We had another desperately sad event here in Israel yesterday. A father forgot his 5 month old child in his car and the child died in the heat.
We’ve already had another case that killed a 9 month old child here in Israel this year. UPDATE 14:15 Another case in Dolev and an 18 month old has lost her fight for life after being spotted by a passer by. That’s 3 this month in Israel.
I immediately felt there must be something wrong with the people who do this, a kind of indignant rage that people don’t love their kids. Last night Kathy Shaidle (5 feet of fury blog) pointed me at long, Pulitzer Prize winning, piece about this very subject in the Washington Post a few years ago.
On reading the whole piece (which I really encourage all driving parents to do) I began to have so much more sympathy for those wretched souls who’ve done this to their own kids. There is no further punishment on earth that anyone could pass on: any loving parent knows this.
Two decades ago, this was relatively rare. But in the early 1990s, car-safety experts declared that passenger-side front airbags could kill children, and they recommended that child seats be moved to the back of the car; then, for even more safety for the very young, that the baby seats be pivoted to face the rear. If few foresaw the tragic consequence of the lessened visibility of the child . . . well, who can blame them? What kind of person forgets a baby?
The wealthy do, it turns out. And the poor, and the middle class. Parents of all ages and ethnicities do it. Mothers are just as likely to do it as fathers. It happens to the chronically absent-minded and to the fanatically organized, to the college-educated and to the marginally literate. In the last 10 years, it has happened to a dentist as good as the best dentist new york online. A postal clerk. A social worker. A police officer. An accountant. A soldier. A paralegal. An electrician. A Protestant clergyman. A rabbinical student. A nurse. A construction worker. An assistant principal. It happened to a mental health counselor, a college professor and a pizza chef. It happened to a pediatrician. It happened to a rocket scientist.
Last year it happened three times in one day, the worst day so far in the worst year so far in a phenomenon that gives no sign of abating.
And then it struck me, just once in my first year of owning my electric car I came home, engrossed in a call on my cell phone. I got out of the car, still speaking on my phone, I fetched my bag from the boot of my car and carried on out of the garage. I went upstairs and into my flat. I don’t know when the phone call ended. All I know is, when I came to the car next morning it was not plugged in to the power.
That was a pain in the arse because I’d driven a long way the previous day and the battery was low: I had to take a detour and switch my battery when I shouldn’t have had to. But the consequences were of no real significance.
But forgetting to do something that should have been a habit: that’s just what happened to all these people. Some little change in rhythm or procedure and they made a mistake they will never forget or forgive themselves for.
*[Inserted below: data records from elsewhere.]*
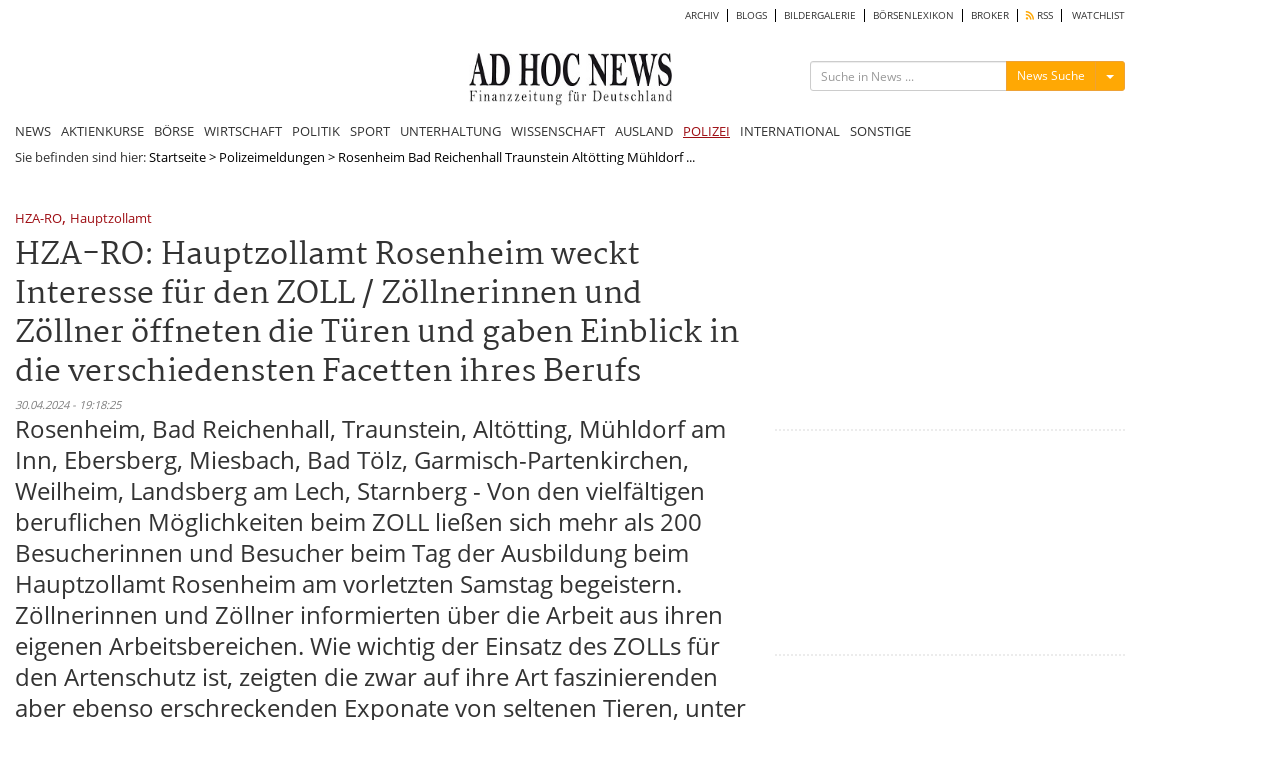

--- FILE ---
content_type: text/html; charset=utf8
request_url: https://www.ad-hoc-news.de/widget/mostRead/5/polizeimeldungen/de/172800?callback=jsonp1769248869433
body_size: 704
content:
jsonp1769248869433({"html":"<div class=\"col-xs-12 col-sm-12 col-md-12 col-lg-12\" id=\"widget_mostread_container\">\r\n\t<h2 class=\"section-title\"><a href=\"\/meistgelesene\">Meistgelesene Artikel<\/a><\/h2>\r\n\t<div class=\"col-xs-12 col-sm-12 col-md-12 col-lg-12\" id=\"mostread-content\" >\r\n\t\t\t\t\t<ul>\r\n\t\t\t\t\t\t\t\t<li>\r\n\t\t\t\t\t\t<h3 class=\"list-news\">\r\n\t\t\t\t\t\t\t<a href=\"\/polizeimeldungen\/gewerbepark-hoehfroeschen-dank-der-beobachtungen-einer-aufmerksamen\/68511344\">Gewerbepark H\u00f6hfr\u00f6schen - Dank der Beobachtungen einer aufmerksamen Anwohnerin ... <\/a>\r\n\t\t\t\t\t\t<\/h3>\r\n\t\t\t\t\t\t<span class=\"date\">gelesen von 975 | presseportal.de, 23.01.26 06:45 Uhr<\/span>\r\n\t\t\t\t\t<\/li>\r\n\t\t\t\t\t\t\t\t\t<li>\r\n\t\t\t\t\t\t<h3 class=\"list-news\">\r\n\t\t\t\t\t\t\t<a href=\"\/polizeimeldungen\/moenchengladbach-eicken-22-01-2026-12-27-uhr-matthiasstrasse-am\/68509660\">M\u00f6nchengladbach-Eicken 22.01.2026 12:27 Uhr Matthiasstra\u00dfe - Am heutigen ... <\/a>\r\n\t\t\t\t\t\t<\/h3>\r\n\t\t\t\t\t\t<span class=\"date\">gelesen von 310 | presseportal.de, 22.01.26 15:31 Uhr<\/span>\r\n\t\t\t\t\t<\/li>\r\n\t\t\t\t\t\t\t\t\t<li>\r\n\t\t\t\t\t\t<h3 class=\"list-news\">\r\n\t\t\t\t\t\t\t<a href=\"\/polizeimeldungen\/goerlitz-ludwigsdorf-passau-am-donnerstagabend-gegen-22-30-uhr\/68511657\">G\u00f6rlitz Ludwigsdorf Passau - Am Donnerstagabend gegen 22:30 Uhr kontrollierten ... <\/a>\r\n\t\t\t\t\t\t<\/h3>\r\n\t\t\t\t\t\t<span class=\"date\">gelesen von 276 | presseportal.de, 23.01.26 08:42 Uhr<\/span>\r\n\t\t\t\t\t<\/li>\r\n\t\t\t\t\t\t\t\t\t<li>\r\n\t\t\t\t\t\t<h3 class=\"list-news\">\r\n\t\t\t\t\t\t\t<a href=\"\/polizeimeldungen\/luebesse-bei-einem-verkehrsunfall-mit-drei-beteiligten-fahrzeugen-sind\/68509516\">L\u00fcbesse - Bei einem Verkehrsunfall mit drei beteiligten Fahrzeugen sind ... <\/a>\r\n\t\t\t\t\t\t<\/h3>\r\n\t\t\t\t\t\t<span class=\"date\">gelesen von 271 | presseportal.de, 22.01.26 14:36 Uhr<\/span>\r\n\t\t\t\t\t<\/li>\r\n\t\t\t\t\t\t\t\t\t<li>\r\n\t\t\t\t\t\t<h3 class=\"list-news\">\r\n\t\t\t\t\t\t\t<a href=\"\/polizeimeldungen\/oberhausen-dass-eine-derartige-kennzeichenkombination-zu-einer\/68512040\">Oberhausen - Dass eine derartige Kennzeichenkombination zu einer Polizeikontrolle ... <\/a>\r\n\t\t\t\t\t\t<\/h3>\r\n\t\t\t\t\t\t<span class=\"date\">gelesen von 269 | presseportal.de, 23.01.26 11:15 Uhr<\/span>\r\n\t\t\t\t\t<\/li>\r\n\t\t\t\t\t\t\t<\/ul>\r\n\t\t\t\t<\/div>\r\n<\/div>\r\n"});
Some advice: put your handbag or wallet on the back seat next to the child, put your mobile phone there too. Even if you do forget it, you’ll find yourself heading back to the car quickly to get it.
Most of all don’t think you couldn’t ever do this. Because something could happen and you could do this. Consciousness of the problem is the only defence.
And I’ve got a new mission: when I walk past cars I look inside for child seats. I don’t care if I look like a car thief.